The central parsecs of M87: jet emission and an elusive accretion disc

TL;DR

This study presents the first simultaneous multi-wavelength spectral energy distribution of M87's core, revealing jet dominance and challenging existing accretion and jet power models, suggesting variability or black hole spin as possible energy sources.

Contribution

It provides the first simultaneous SED of M87's core at 0.4 arcsec resolution, analyzing jet emission and constraining accretion rates and jet power, with implications for black hole spin energy extraction.

Findings

Jet emission explains the core's SED across ten orders of magnitude.

Inferred jet power is lower than previously reported in literature.

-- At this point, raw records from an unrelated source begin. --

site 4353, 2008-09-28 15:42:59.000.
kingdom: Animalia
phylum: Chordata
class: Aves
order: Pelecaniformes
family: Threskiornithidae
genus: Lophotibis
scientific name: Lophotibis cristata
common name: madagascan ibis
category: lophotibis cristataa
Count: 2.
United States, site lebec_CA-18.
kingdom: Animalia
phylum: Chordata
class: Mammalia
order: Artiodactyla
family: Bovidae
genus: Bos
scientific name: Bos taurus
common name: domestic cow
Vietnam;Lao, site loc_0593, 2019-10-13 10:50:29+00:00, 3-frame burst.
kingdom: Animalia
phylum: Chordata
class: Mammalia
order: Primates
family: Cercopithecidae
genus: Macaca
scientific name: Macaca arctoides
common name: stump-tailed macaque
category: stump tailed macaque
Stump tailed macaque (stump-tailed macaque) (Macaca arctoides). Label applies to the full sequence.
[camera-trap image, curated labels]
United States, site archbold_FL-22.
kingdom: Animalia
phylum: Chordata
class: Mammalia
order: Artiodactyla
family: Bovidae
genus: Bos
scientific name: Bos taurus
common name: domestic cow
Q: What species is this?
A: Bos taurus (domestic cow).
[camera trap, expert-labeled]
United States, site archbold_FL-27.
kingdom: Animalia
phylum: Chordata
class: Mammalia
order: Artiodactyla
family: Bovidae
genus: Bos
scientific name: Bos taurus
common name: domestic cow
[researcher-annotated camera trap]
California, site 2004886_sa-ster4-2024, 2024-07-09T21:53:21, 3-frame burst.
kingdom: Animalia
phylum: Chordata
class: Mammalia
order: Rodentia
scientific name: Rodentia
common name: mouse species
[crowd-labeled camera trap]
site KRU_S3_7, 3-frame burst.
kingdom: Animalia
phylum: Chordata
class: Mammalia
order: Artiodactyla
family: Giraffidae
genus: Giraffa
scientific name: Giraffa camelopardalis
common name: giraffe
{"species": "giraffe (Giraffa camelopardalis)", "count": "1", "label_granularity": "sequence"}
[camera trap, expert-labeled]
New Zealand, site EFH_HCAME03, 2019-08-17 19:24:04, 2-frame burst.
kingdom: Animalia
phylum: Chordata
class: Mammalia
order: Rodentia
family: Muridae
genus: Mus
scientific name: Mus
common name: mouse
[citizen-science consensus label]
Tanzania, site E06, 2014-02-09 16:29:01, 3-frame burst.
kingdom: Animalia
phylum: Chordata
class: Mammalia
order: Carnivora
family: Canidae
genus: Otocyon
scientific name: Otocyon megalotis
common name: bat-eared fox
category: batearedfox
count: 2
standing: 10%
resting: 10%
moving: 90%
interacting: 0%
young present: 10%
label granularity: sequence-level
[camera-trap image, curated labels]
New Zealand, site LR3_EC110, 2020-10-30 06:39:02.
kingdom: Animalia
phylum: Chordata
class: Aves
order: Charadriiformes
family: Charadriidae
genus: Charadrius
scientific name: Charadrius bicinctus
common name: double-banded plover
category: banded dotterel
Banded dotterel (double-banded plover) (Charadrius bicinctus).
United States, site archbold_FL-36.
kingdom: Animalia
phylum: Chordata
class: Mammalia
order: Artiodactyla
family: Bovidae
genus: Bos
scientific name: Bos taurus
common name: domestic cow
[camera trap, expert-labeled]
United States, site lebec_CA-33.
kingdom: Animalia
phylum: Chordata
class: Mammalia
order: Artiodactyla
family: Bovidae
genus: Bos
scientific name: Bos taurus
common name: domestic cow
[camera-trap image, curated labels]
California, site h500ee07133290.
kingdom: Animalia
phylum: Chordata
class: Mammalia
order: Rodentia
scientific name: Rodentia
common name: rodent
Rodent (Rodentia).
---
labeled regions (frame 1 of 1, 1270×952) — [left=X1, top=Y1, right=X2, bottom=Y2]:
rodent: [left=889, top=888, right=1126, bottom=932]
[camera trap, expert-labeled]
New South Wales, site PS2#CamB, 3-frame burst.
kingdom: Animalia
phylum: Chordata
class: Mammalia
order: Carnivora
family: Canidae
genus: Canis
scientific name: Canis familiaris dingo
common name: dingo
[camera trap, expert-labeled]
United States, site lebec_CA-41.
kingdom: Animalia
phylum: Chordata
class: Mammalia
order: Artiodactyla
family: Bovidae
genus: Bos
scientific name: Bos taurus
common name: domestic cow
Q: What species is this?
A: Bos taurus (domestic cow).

Accretion rate is too low to account for jet kinetic power, implying variability or spin energy.

Abstract

We present the first simultaneous spectral energy distribution (SED) of M87 core at a scale of 0.4 arcsec ($\sim 32\, \rm{pc}$) across the electromagnetic spectrum. Two separate, quiescent, and active states are sampled that are characterized by a similar featureless SED of power-law form, and that are thus remarkably different from that of a canonical active galactic nuclei (AGN) or a radiatively inefficient accretion source. We show that the emission from a jet gives an excellent representation of the core of M87 core covering ten orders of magnitude in frequency for both the active and the quiescent phases. The inferred total jet power is, however, one to two orders of magnitude lower than the jet mechanical power reported in the literature. The maximum luminosity of a thin accretion disc allowed by the data yields an accretion rate of $< 6 \times 10^{-5}\, \rm{M_\odot \, yr^{-1}}$, assuming 10% efficiency. This power suffices to explain M87 radiative luminosity at the jet-frame, it is however two to three order of magnitude below that required to account for the jet's kinetic power. The simplest explanation is variability, which requires the core power of M87 to have been two to three orders of magnitude higher in the last 200 yr. Alternatively, an extra source of power may derive from black hole spin. Based on the strict upper limit on the accretion rate, such spin power extraction requires an efficiency an order of magnitude higher than predicted from magnetohydrodynamic simulations, currently in the few hundred per cent range.